Evidemment, vous l'aurez compris, je choisis toujours et invariablement depuis que je suis en âge de choisir ce genre de choses, l'option a. Et pour être honnête, pour moi y a que cette option.

Mais en fait, j'ai compris qu'en choisissant l'option a, parce que ça ne me dérange pas qu'il fasse une soirée avec ses potes et que je ne vois pas l'intérêt de râler, je ne lui démontre pas assez que je tiens à lui (logique masculine) et donc je ne suis pas digne d'être respectée.

J'imagine que c'est pour ça que je me fais larguer, ou qu'on ne me choisit jamais quand un choix se présente.

Oui, je suis trop "pote" alors que pour moi c'est aussi une preuve d'amour que d'être tolérante et ouverte d'esprit, et que je profite de ce moment pour faire un truc pour moi.

Alors nouvelle situation:

Quand un homme auquel je tiens, a plus de deux heures de retard à un rendez-vous qu'on avait pourtant fixé de longue date, et qu'en plus il me dit "je sais qu'il est tard, mais si tu veux, on se rejoint à mi-chemin" je devrais sans doute choisir entre: 

a) y aller, après tout, c'est quand même con de se fâcher, j'ai envie de le voir.
b) qu'il aille se faire voir, il est tard, et j'ai plus envie.
c) PARDON?que JE fasse le chemin?mais TU es en retard mon pti bonhomme. SALUT! et je raccroche.

Bien sûr que j'ai choisi le a.

Evidemment qu'à force d'être sympa je me suis fait encore larguer.

Alors en retournant voir ma psy pour lui raconter ma déconvenue, elle m'a dit que je devais ABSOLUMENT entreprendre une nouvelle thérapie, une thérapie connassière  et qu'il y avait du boulot certes, mais que c'était dans mon cas, indispensable.

J'entends autour de moi, de nombreuses femmes se plaindre de tout faire à la maison mais ne pas voir leur chéri lever le petit doigt, pire, ne pas les considérer, les ignorer.

OUI! c'est parce qu'ils n'en attendent pas tant de nous.

Non, ils n'attendent pas qu'on lave leur linge avant même qu'ils en aient éprouvé le besoin, ni qu'on reluise la maison, ils ne nous demandent RIEN.
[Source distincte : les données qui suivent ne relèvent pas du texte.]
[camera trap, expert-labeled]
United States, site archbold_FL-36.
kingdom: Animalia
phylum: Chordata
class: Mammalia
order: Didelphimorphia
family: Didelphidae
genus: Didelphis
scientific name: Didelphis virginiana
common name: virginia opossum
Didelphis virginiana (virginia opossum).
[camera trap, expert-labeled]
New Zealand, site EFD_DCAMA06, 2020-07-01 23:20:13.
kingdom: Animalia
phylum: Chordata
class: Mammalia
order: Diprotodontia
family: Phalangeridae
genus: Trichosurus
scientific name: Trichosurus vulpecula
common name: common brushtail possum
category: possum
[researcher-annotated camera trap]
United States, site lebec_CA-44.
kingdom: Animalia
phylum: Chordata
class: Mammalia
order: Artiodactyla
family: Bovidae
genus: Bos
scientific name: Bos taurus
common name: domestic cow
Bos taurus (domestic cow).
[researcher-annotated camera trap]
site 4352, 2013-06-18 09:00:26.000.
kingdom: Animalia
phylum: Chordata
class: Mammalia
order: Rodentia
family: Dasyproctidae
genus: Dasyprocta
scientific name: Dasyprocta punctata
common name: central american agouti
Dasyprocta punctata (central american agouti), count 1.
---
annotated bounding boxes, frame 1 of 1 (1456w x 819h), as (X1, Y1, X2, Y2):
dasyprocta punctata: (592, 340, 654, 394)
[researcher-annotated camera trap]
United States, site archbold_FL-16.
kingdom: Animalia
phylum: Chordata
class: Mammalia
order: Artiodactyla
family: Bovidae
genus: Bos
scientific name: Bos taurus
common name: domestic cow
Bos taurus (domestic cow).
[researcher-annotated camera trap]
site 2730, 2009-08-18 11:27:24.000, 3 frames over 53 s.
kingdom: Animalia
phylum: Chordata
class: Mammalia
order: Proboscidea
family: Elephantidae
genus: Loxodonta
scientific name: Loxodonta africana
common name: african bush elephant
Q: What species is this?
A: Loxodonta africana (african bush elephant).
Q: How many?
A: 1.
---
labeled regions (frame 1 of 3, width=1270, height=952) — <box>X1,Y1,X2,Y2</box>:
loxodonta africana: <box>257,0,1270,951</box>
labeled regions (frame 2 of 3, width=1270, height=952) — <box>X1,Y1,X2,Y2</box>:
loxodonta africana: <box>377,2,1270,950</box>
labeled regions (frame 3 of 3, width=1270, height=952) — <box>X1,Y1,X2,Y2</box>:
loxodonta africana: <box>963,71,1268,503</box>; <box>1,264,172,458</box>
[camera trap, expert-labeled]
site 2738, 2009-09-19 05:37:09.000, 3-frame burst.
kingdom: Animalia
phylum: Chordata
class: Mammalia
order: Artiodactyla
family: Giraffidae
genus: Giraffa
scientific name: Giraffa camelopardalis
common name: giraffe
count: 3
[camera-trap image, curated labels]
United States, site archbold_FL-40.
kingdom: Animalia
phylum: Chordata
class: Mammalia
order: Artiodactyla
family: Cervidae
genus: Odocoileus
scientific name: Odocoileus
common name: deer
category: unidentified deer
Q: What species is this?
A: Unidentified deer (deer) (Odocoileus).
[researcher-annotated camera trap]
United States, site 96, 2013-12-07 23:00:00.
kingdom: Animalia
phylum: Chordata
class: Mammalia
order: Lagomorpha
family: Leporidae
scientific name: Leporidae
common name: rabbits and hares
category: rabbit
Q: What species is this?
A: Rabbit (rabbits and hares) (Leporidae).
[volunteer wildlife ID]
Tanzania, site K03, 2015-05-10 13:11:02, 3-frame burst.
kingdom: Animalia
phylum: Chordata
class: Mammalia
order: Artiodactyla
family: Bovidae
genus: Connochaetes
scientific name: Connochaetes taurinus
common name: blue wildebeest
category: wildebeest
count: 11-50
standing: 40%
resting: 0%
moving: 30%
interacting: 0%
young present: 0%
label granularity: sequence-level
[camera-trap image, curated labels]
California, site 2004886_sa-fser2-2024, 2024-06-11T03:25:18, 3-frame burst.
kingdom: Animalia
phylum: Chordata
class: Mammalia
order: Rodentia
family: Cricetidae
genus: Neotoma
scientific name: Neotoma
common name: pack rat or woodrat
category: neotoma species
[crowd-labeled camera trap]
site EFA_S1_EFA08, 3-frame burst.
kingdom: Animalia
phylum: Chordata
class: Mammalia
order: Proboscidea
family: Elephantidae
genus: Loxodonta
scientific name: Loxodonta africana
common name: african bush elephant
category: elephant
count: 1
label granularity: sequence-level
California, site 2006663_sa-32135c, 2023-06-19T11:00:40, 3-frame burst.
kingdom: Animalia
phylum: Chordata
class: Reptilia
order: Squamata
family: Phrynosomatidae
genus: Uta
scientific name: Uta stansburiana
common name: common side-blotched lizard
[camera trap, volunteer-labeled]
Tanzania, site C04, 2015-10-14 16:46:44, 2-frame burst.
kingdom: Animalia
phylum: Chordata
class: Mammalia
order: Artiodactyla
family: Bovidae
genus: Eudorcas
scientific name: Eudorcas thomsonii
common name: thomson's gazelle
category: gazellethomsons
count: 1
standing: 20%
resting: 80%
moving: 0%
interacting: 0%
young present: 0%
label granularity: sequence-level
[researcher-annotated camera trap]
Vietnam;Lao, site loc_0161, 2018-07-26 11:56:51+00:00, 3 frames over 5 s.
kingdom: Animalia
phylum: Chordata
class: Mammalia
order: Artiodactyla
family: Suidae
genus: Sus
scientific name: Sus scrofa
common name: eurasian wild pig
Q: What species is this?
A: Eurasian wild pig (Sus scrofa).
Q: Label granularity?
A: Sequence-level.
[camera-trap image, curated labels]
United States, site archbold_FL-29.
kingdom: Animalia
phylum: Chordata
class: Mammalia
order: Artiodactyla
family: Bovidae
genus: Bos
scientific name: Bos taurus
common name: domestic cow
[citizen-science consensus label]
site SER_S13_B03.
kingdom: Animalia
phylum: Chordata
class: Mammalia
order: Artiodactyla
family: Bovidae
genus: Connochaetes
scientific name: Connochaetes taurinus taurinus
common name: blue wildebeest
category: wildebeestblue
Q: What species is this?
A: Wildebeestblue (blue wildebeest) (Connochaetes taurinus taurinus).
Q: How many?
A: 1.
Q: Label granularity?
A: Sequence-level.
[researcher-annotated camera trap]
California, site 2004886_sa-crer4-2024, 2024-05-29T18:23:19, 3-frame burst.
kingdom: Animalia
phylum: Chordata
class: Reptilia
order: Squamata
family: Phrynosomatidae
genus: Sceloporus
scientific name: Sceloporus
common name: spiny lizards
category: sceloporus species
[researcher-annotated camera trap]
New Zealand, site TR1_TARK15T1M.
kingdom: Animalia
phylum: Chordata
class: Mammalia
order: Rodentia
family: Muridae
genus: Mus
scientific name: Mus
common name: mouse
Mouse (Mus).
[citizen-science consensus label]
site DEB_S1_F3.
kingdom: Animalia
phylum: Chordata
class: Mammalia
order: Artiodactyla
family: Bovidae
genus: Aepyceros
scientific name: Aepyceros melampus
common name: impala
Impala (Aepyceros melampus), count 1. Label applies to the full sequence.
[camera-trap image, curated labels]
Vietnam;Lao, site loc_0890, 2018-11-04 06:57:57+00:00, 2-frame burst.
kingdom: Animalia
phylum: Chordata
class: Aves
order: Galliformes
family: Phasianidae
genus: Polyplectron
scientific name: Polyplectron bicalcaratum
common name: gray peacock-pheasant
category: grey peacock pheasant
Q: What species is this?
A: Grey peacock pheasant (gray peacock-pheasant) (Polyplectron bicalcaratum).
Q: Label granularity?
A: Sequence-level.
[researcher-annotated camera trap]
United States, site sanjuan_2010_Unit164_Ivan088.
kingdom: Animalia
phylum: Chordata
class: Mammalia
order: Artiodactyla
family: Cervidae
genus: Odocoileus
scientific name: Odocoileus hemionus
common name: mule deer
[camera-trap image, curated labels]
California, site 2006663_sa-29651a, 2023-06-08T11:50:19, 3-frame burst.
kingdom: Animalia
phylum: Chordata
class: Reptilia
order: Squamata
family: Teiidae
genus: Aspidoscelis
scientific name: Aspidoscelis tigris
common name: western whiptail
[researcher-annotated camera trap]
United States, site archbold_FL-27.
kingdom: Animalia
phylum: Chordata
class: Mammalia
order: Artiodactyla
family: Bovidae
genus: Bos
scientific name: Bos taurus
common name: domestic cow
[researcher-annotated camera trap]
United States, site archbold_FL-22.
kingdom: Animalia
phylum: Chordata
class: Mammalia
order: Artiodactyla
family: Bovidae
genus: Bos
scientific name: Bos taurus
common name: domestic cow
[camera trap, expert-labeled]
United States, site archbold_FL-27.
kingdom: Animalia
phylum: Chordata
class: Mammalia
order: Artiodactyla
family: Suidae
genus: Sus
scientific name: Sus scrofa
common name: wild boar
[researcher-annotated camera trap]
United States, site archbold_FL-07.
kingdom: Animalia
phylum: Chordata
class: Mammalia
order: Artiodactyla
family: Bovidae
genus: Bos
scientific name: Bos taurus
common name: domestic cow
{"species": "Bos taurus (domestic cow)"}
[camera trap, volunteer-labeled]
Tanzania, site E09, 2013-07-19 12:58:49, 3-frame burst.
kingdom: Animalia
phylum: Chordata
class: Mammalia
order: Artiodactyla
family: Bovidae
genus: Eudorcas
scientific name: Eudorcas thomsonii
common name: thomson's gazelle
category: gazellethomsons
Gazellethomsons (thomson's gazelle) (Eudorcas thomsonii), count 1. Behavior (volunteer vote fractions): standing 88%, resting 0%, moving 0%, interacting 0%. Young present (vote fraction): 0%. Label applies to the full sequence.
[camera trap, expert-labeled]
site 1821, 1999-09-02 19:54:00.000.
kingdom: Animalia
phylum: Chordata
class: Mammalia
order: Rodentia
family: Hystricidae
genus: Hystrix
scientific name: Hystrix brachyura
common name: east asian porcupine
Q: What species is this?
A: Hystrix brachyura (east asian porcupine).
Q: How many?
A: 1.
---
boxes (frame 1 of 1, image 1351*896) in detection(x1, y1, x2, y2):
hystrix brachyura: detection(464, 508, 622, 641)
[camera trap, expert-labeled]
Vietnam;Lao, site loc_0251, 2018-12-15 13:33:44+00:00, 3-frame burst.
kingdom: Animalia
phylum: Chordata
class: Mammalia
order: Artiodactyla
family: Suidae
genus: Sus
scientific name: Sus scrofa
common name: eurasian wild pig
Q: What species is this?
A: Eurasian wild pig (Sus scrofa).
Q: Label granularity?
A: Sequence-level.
Ils veulent qu'on soit là, mais ils veulent aussi avoir besoin de demander quelque chose, de sentir une résistance, ils doivent lutter, conquérir, entreprendre.

Je ne comprends pas toujours.(cette perte de temps, quoi?ah zut, vous l'avez lu.)

J'avoue être une de ces femmes qui devancent les besoins des gens qu'elle aime.

J'avoue, mea culpa, aimer faire plaisir aux autres et qu'en plus je n'ai pas l'impression de me "sacrifier".

Mais une chose est sûre, là-bas tout au bout du tunnel, il y a une grande pancarte CELIBAT qui clignote.

Je dois donc passer par une période obligatoire, celle de me forcer à râler.

Je dois m'opposer, m'énerver, râler, crier, faire des caprices, taper du pied, exiger, bouder.

Sans ça, pas de mec, pas de mariage, pas de gamins.

Ah si je vous jure, toutes mes copines ont trouvé un mari. Et pour ce faire, elles ont du elles aussi, réussir à devenir un peu "connasses". Pas tout le temps, juste avec leur chéri.

Mariées, quelques enfants, une maison, une vie stable, voilà , mon rêve, elles l'ont toutes réalisé mais à quel prix?

Modifier leur comportement (bon pas toutes, y en a qui ont déjà un terreau, faut bien l'avouer, on est pas toutes égales face à la connasserie)

Alors d'un côté, j'aimerais qu'on m'aime pour ce que je suis, mais d'un autre je sais que je n'arriverais pas à attraper un homme si je ne me montre pas telle qu'il veut que je sois: chiante.

Après, une fois la cible ferrée, rien ne m'empêchera de faire revenir le naturel que j'aurais chassé.

Au pire, il me quittera pour une autre plus chiante que moi (enfin vraiment chiante pour le coup) au mieux, je serais une sorte de "kinder surprise".

Mais bon sang comment faire pour le devenir? Où faut-il s'inscrire????Qui peut me dire où on apprend ce genre de truc?

Comment faire pour être la connasse dont les hommes rêvent?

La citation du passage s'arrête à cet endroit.